Tuesday, January 24, 2006

What The Upcoming Specail Session Won't Fix

The main thing that is not being discussed by the Republican leadership leading up to the impending special session is the inadequate funding of our public schools and because of that how public education is suffering in our state. As John Sharp told us it's not what he and his commission have been tasked with, and he's right. Most people in Texas, I believe, think the coming session will deal with fixing school finance as a whole, inadequacies and all. Funding inadequacies won't be taken on in the upcoming session. Changing how we fund them at the current lever will. There are no interim committees looking at funding inadequacies. The people of this state are expecting that to be addressed and the Republican leadership doesn't even think it's a problem.

As you watch the debate in the upcoming session remember it will not be about whether we adequately fund our public schools. The session's focus will be taxes and a tax shift in particular. Period, end of story! I'm not saying that how we fund education in this state is not a problem, of course we need to change how schools are funded in Texas. But what the leadership of the Republican Party is looking for in the upcoming session is a dollar for dollar tax swap. They have to devise a system where property taxes can no longer be deemed a statewide property tax. Let's be clear on this, they do not want to add any new money to public schools. They believe we already spend plenty, some, I'm sure, believe we're already spending too much on public education. During the upcoming session they don't have to do anything to make schools better, increase teacher pay and the like. All they have to do is make it so the property tax is no longer levied so it works like a state property tax. That's what they must fix to keep the schools from closing. Unfortunately, that is probably all they will fix. It's a tax-swap session, not a school finance session.

Does that matter? Should they do anything else? Do the people in this state expect the session to address school finance? Well the short answer is YES! Today I came across a series of editorials that were published in the Wichita Falls Times Record News last week - (Workforce worries, Reality of education, and To show we care). From reading them it's apparent we need to address the inadequacies in our state's public education system. It's no longer about "Robin Hood", vouchers, standardized testing, NCLB. It's about educating young people so our state and our country have a future. With all the talking the Republicans do about the global economy and economic development it seems they would understand that we need an educated workforce for us to compete globally and develop our economy. If you look at what they do, not what they say, their actions show the exact opposite is true. It's a plan to keep the masses ignorant and happy just to have a job, any job. One name I've heard to describe their philosophy is "Cheap Labor Conservatives". I think it describes best what they truly want.

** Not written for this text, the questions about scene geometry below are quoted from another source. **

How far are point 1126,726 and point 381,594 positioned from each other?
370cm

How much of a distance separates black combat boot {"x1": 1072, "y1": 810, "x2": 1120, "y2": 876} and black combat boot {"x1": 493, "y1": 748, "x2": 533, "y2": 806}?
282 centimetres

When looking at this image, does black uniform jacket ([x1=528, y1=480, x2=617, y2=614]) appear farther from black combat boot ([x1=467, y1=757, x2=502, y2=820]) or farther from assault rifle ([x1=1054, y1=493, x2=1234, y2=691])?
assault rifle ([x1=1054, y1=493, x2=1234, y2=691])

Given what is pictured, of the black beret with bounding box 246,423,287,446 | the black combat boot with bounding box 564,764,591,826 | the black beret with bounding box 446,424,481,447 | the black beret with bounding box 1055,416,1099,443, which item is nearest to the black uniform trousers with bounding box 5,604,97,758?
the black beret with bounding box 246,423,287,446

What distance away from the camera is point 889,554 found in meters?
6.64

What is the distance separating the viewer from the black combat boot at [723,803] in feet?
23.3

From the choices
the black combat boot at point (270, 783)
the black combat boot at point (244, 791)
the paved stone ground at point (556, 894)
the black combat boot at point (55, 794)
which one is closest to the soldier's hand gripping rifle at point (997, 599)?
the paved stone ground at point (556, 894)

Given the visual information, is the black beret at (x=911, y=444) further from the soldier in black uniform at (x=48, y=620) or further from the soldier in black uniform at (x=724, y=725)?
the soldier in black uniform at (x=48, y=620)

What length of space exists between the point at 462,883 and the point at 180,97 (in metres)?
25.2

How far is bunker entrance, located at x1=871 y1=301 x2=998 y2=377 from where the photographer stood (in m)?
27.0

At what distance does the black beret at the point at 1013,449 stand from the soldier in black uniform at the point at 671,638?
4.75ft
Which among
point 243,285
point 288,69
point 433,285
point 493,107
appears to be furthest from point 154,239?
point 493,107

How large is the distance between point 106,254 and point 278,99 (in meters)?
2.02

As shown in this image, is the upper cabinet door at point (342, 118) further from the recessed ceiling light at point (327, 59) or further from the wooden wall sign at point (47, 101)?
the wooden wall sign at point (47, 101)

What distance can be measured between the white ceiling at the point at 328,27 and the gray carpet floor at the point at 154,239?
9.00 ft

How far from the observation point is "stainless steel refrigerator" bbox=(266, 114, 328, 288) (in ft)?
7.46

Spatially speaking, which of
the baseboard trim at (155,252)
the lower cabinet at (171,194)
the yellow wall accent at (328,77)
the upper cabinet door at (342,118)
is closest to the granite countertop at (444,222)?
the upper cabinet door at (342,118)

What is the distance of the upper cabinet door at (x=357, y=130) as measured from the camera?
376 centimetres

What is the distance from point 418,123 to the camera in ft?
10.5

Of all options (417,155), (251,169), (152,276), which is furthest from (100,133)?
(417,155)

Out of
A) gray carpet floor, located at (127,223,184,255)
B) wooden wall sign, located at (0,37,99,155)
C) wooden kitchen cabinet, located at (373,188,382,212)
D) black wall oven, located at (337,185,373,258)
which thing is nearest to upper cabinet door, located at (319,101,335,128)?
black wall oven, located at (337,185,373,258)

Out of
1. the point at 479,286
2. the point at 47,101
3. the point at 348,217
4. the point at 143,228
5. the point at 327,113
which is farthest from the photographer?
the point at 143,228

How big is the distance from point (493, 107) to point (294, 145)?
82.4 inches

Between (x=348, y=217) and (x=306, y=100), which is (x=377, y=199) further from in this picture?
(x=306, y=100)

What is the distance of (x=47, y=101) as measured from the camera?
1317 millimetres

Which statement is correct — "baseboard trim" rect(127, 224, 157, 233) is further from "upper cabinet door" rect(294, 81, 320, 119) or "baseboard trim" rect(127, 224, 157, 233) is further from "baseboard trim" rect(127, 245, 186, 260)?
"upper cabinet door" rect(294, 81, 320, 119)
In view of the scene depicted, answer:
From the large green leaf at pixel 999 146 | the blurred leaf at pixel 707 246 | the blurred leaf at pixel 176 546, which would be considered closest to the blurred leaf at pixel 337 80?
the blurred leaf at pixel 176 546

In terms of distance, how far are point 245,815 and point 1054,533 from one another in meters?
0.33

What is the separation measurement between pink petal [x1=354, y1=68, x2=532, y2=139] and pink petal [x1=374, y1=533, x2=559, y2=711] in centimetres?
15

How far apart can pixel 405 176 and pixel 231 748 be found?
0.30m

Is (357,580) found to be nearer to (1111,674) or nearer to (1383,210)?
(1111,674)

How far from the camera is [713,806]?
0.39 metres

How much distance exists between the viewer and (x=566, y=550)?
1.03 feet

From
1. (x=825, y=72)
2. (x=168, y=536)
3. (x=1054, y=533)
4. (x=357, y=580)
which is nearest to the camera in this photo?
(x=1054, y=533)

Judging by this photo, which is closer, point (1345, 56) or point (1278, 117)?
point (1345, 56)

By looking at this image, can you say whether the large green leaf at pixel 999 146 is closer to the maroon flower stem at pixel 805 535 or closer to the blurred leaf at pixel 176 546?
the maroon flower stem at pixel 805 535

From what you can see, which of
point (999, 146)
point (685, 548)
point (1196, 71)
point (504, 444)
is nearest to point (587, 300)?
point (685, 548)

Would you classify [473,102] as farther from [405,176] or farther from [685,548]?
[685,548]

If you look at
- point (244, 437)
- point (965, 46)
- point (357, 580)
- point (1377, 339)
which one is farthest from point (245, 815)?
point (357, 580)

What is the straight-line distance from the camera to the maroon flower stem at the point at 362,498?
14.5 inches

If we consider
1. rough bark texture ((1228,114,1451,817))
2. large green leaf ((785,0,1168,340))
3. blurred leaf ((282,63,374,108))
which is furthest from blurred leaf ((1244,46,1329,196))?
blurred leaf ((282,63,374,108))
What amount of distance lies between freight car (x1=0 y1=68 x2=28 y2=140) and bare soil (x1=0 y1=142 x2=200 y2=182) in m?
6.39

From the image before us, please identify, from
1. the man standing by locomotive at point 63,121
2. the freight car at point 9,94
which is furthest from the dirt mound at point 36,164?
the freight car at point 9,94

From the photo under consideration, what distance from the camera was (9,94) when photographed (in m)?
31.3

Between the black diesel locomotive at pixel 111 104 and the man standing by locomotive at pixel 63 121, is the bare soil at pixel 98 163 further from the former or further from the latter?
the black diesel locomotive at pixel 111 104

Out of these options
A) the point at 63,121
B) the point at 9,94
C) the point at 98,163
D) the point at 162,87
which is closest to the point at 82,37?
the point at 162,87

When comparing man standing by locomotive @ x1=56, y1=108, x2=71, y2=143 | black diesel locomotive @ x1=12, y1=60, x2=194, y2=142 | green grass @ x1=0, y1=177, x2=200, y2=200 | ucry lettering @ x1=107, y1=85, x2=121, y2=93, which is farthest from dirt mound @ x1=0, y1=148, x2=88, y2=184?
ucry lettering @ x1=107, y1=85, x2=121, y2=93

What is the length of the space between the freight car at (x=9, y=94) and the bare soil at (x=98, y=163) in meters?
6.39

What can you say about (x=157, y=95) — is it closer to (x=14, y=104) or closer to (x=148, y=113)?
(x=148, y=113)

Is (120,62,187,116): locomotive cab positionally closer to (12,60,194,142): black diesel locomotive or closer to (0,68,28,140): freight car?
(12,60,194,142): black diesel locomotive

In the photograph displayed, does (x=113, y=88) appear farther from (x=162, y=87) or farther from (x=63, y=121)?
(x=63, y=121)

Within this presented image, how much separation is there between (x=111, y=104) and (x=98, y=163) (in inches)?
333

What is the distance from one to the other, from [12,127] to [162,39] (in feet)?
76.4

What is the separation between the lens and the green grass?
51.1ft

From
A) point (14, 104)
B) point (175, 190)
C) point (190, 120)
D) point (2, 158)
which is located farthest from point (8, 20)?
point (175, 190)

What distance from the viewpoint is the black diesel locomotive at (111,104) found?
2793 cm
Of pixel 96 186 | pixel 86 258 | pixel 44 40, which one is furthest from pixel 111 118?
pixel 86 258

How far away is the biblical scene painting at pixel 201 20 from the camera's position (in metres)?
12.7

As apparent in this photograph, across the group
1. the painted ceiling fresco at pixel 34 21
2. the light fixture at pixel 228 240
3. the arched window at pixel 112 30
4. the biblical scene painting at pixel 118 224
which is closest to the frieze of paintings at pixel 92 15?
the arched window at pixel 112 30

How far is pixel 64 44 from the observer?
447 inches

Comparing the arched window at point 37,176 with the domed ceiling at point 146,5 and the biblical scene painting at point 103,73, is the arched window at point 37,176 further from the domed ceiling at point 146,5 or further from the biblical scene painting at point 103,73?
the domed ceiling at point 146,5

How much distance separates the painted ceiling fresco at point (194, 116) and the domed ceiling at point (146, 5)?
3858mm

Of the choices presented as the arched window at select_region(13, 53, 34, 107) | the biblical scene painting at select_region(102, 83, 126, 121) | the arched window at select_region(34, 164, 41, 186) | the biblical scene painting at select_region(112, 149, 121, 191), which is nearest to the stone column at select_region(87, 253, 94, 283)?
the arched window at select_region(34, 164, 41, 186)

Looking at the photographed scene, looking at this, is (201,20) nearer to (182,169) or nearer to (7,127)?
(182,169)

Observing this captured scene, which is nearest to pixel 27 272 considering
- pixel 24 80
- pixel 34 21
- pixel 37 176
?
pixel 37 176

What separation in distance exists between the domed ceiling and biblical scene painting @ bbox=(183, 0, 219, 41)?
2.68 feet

So when I read how John Sharp, former comptroller and tax accountant, all of the sudden react like he did yesterday to property tax rate change you'll have to forgive me if I'm skeptical:
Annual increases in property appraisals prompted Lubbock officials to reduce the city's tax rate, a concept that appeared to interest the state task force charged with finding ways to overhaul to the school funding system.

[...]

"Something about it just inherently is fair," said John Sharp, a Democrat chairing the commission. "I think that's something that this group is going to consider more and more."
I have to ask, how stupid do these people think we are?! If it was that simple the problem would have been fixed already. If John Sharp wanted a fair tax system he knows how to do it but now that he's crossed over he can't talk of a progressive tax system:
Standardized tests probably don'’t measure what they purport to measure. They certainly don'’t measure the educational experience. They don'’t keep kids from dropping out. They don'’t make kids want to go to a community college or university.

They are a fallback for politicians who pander to the public. And they keep those with the purse strings from having to deal with the second issue.

Test scores come cheap.

Real education does not.

But, our legislative leadership refuses over and over again to do what needs to be done to finance public education. Another special session is scheduled this spring to deal with the issue.

Right now, the National Education Association says Texas ranks 40th among the states in expenditures per student.
Others put us down lower.

The answer is simple: institute a state income tax. It's the only fair way to get the money Texas schools need.

We the people in this state and in this country have elected representatives or have become apathetic and allowed people into positions of power that are letting our children go uneducated. The editorials linked above paint a picture that shows how we have allowed our education system to fall into disrepair and what dire consequences we will face in the future unless we fix it soon. Like everything else the sooner we begin the process the cheaper it will be in the long run.

As you watch the upcoming special session and the ensuing battle over which tax to substitute for a property tax or maybe with John Sharp's current exciting new find, a game of rate changing, keep in mind that no matter how you slice it they aren't going to do anything to fix the problems in Texas' public education system. But also ask yourself this, something I've asked you to answer many times. How do you expect the Republican leadership in this state, that believes government is the problem, to use the government to fix this problem?